Construction & Development Risk Advisory

1. Do you replace my general contractor?
No. Constructify 360 is not a replacement for your general contractor. We are an independent advisory and risk management firm that works alongside your GC to ensure performance, accountability, and transparency. We don’t perform the work — we oversee and validate it. Our role is to serve as your advocate and construction strategist, providing third-party insight that complements your existing construction team while protecting your capital interests.
2. Can you work with my existing contractor, architect, or lender?

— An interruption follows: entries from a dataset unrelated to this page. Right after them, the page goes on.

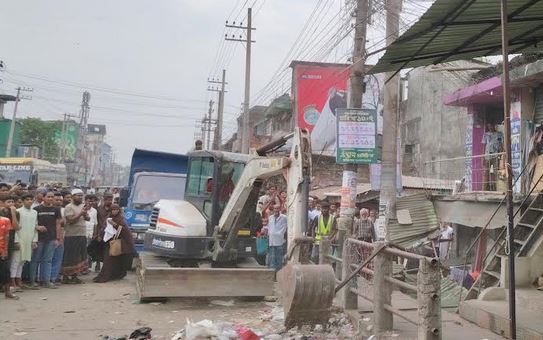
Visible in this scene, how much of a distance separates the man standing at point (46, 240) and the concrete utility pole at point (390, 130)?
6596 millimetres

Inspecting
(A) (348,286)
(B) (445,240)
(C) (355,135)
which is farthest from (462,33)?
(B) (445,240)

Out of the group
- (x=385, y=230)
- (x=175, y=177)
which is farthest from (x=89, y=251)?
(x=385, y=230)

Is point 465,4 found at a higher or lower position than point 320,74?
lower

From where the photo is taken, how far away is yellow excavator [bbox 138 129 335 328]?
749 centimetres

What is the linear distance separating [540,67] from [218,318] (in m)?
8.82

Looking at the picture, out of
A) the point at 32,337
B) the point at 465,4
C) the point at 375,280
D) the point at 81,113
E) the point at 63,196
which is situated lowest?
the point at 32,337

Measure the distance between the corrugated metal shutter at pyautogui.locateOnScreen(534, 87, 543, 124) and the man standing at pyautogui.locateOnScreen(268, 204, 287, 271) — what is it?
264 inches

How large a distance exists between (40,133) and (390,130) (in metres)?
60.4

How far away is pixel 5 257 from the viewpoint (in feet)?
28.8

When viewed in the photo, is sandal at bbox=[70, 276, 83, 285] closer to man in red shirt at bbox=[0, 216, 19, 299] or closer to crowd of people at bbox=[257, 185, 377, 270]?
man in red shirt at bbox=[0, 216, 19, 299]

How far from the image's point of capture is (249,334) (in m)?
5.92

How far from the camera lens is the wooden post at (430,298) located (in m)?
4.77

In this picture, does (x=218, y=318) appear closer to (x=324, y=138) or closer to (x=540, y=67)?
(x=540, y=67)

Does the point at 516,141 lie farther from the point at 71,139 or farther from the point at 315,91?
the point at 71,139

Absolutely. We routinely integrate with existing teams, including contractors, designers, project managers, and capital partners. Our role is to facilitate alignment among all parties, ensure that each stakeholder's responsibilities are being fulfilled, and provide independent verification and oversight. We operate with a high level of professionalism and know how to step into complex team structures without disrupting progress.
3. At what phase of the project should we engage Constructify 360?
Ideally, we are brought in during pre-construction—before contracts are signed and before value engineering decisions are finalized. However, we are often brought in mid-project when problems emerge, or when a capital partner requires third-party validation. The earlier we engage, the more value we can bring by shaping the foundational structure of your project.
4. Do you only work on new construction?
No. While many of our projects are ground-up developments, we also work on major renovations, adaptive reuse projects, brand conversions, and site takeovers. Our oversight methodology is applicable to any high-value construction environment where scope, budget, and schedule risk need to be managed.
5. Can you help with stalled or mismanaged projects?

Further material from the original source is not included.